Problem requirements – Please reproduce the entries verbatim, from the line containing "Which of point" through the end of the entries, including both.

Rows of spatial question data
·····
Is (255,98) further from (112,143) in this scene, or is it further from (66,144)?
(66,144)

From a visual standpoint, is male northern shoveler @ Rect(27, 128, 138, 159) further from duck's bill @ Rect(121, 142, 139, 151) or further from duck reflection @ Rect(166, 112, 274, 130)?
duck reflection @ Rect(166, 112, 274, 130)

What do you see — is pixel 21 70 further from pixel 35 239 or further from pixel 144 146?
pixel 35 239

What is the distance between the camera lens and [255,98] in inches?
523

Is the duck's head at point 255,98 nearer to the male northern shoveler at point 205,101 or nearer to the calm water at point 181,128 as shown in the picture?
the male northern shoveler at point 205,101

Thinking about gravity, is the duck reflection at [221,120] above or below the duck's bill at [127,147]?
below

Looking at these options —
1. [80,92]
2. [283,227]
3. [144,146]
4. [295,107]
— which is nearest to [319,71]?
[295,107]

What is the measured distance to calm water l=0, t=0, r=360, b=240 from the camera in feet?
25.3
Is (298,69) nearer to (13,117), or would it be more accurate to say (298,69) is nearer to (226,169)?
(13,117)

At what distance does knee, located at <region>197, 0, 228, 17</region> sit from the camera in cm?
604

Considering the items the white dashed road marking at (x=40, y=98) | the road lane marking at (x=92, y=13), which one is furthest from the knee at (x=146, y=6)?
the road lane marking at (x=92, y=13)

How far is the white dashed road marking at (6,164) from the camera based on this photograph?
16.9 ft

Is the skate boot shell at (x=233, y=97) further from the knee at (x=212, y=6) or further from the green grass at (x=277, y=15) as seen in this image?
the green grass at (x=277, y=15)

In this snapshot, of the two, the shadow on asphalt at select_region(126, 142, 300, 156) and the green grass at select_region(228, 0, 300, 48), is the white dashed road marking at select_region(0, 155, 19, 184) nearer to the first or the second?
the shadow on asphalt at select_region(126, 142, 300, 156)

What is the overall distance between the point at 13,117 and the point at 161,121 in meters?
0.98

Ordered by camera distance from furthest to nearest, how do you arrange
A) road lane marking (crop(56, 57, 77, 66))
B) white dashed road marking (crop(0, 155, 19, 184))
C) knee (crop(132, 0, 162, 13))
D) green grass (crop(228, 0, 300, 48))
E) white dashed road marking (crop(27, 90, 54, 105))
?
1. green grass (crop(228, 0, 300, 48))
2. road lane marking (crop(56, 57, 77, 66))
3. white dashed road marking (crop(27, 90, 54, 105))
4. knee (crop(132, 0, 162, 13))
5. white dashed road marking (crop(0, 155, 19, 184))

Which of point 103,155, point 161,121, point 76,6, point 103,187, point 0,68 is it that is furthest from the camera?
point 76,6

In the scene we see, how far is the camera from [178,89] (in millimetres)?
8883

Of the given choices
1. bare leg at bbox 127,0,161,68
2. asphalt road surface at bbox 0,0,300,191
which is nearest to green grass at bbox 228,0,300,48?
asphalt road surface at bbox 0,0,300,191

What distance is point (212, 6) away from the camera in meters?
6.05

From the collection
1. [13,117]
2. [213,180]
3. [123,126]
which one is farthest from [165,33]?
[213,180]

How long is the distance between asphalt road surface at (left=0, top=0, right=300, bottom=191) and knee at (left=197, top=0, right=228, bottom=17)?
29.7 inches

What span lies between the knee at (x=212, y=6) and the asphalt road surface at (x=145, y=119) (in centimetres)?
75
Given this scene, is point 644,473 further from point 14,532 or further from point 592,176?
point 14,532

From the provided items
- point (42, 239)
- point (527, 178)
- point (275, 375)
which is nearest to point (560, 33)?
·····
Solution to this exercise –
Which of point 103,155, point 161,121, point 76,6, point 103,187, point 0,68 is it that is furthest from the camera?
point 76,6

In the scene we see, how far is the camera from [178,89] (in millimetres)?
8883

Of the given choices
1. bare leg at bbox 127,0,161,68
2. asphalt road surface at bbox 0,0,300,191
which is nearest to green grass at bbox 228,0,300,48?
asphalt road surface at bbox 0,0,300,191

What distance is point (212, 6) away from the camera in meters?
6.05

From the collection
1. [13,117]
2. [213,180]
3. [123,126]
which one is farthest from [165,33]?
[213,180]

How long is the distance between asphalt road surface at (left=0, top=0, right=300, bottom=191) and knee at (left=197, top=0, right=228, bottom=17)?
29.7 inches

What span lies between the knee at (x=212, y=6) and the asphalt road surface at (x=145, y=119) (in centimetres)?
75
Given this scene, is point 644,473 further from point 14,532 or further from point 592,176?
point 14,532

From the provided items
- point (42, 239)
- point (527, 178)
- point (275, 375)
which is nearest to point (560, 33)?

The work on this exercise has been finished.